What is DuckDB?
DuckDB is an in-process analytical database (OLAP) that's designed to support analytical query workloads. Often called the "SQLite for analytics," DuckDB combines the simplicity of embedded databases with the performance of columnar storage and vectorized execution, making it perfect for data science and analytics workflows.
In-Process
No server required - runs embedded in your application
Columnar
Optimized column storage for fast analytical queries
Zero-Config
Works out of the box with minimal setup
DuckDB Performance Calculator
Getting Started with DuckDB
DuckDB can be used from multiple programming languages and provides both persistent and in-memory database options.

## Supplied data:
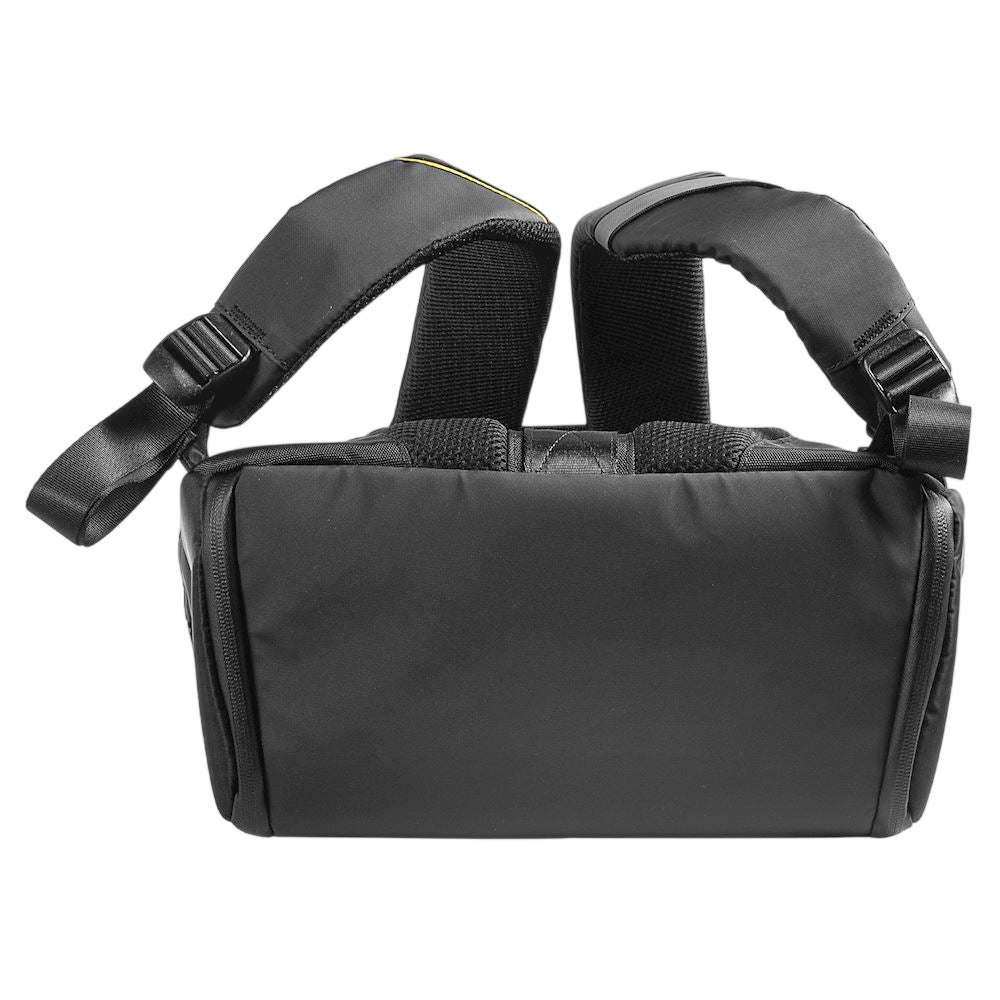 Sac à dos connecté à écran LED Pixel Art Divoom Backpack M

## Work item:
In the DuckDB overview, what nickname is DuckDB often given?

## Response to the exercise:
The "SQLite for analytics."